Quando Moisés, no deserto, após a fuga
do Egito, construiu o tabernáculo, colocou nele três compartimentos: o mais
interno e preservado denominou “Santo dos Santos”, onde era guardada a Arca da
Aliança, o objeto considerado mais sagrado daquele Templo.
No Sanctum Sanctorum,
somente tinha acesso o Sumo Sacerdote. Nos grandes Templos construídos depois –
em local definitivo, pois o tabernáculo era desmontado e armado em outro lugar,
consoante o progresso da marcha – o Santo dos Santos era separado por um véu,
pois o povo não podia ver sequer o que existia lá dentro.
Esse espaço sagrado vai além de uma
representação meramente física e simbólica, deve ser vista além de uma alegoria
como estamos acostumados a ver em nosso trajeto maçônico. Ele representa
sobretudo, um espaço de reflexão sobre nossa consciência moral, sobre nossa
capacidade de transbordar bondade, ética e desejo de aprimoramento.
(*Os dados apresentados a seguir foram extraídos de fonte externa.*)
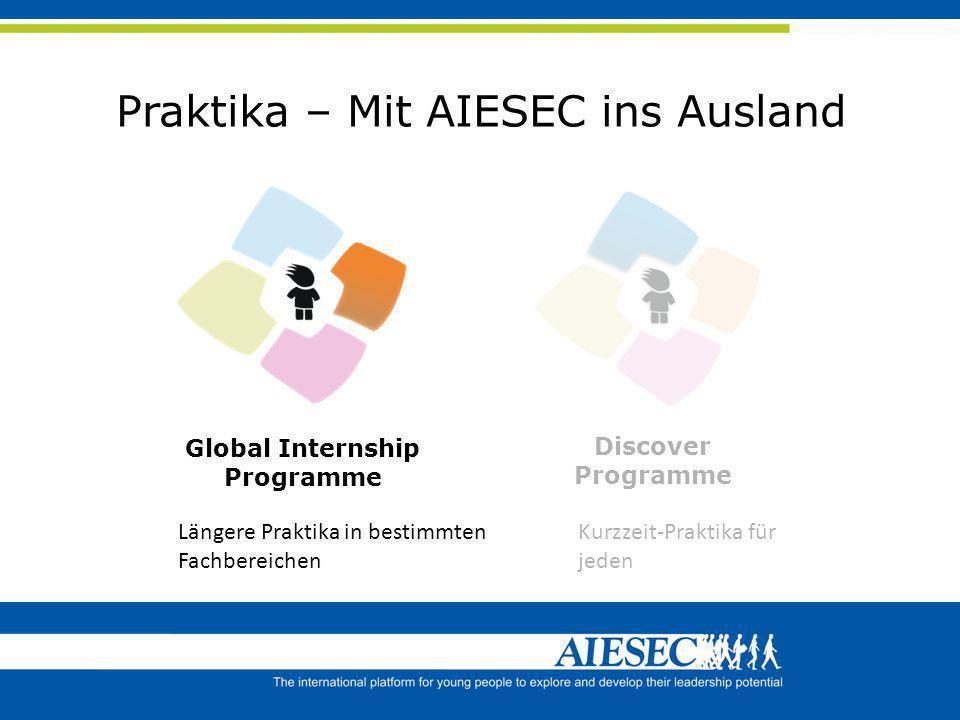 Kurzzeit-Praktika für jeden Praktika – Mit AIESEC ins Ausland Global Internship Programme Discover Programme Längere Praktika in bestimmten Fachbereic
Equivalente latino do nome que davam os judeus ao lugar mais santo e mais recatado do templo; aplica-se a qualquer lugar defeso aos profanos.
Esse lugar mais santo no templo pode ser associado de uma forma filosófica ao
lugar mais santo de nosso corpo, ao nosso espírito e, nesse caso, o templo é o
espelho do corpo, sendo o Sanctum Sanctorum o espelho da alma.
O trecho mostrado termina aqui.